Successive rounds of trade liberalisation over the past 50 years have cut the import tariffs imposed by rich countries on manufactured goods. According to the Organisation for Economic Co-operation and Development (OECD) the average EU tariff in 2003 was only 4%. Product specific tariffs are higher. For textiles, the average, even now that formal import quotas have been removed, is nearer 10%.

In developing countries, especially the big emerging market economies such as Brazil or Mexico, however, things are different. Mexico for example has an average import tariff of 18%, according to the OECD. For certain products the figures are much higher. Brazil levies import duties on cars of 45%.

But it is not just the tariffs that matter.

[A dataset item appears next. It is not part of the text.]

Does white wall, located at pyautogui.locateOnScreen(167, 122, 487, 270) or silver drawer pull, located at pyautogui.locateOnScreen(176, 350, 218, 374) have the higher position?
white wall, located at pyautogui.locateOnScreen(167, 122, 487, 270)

The annex on Non-Agricultural Market Access (NAMA) in the draft ministerial text for Hong Kong, which was issued last week makes it crystal clear that negotiations have gone painfully slowly since July 2004. It also highlights the industrial countries' view that non-tariff barriers such as discriminatory government procurement policies or local content rules "constitute a greater barrier to their exports than tariffs".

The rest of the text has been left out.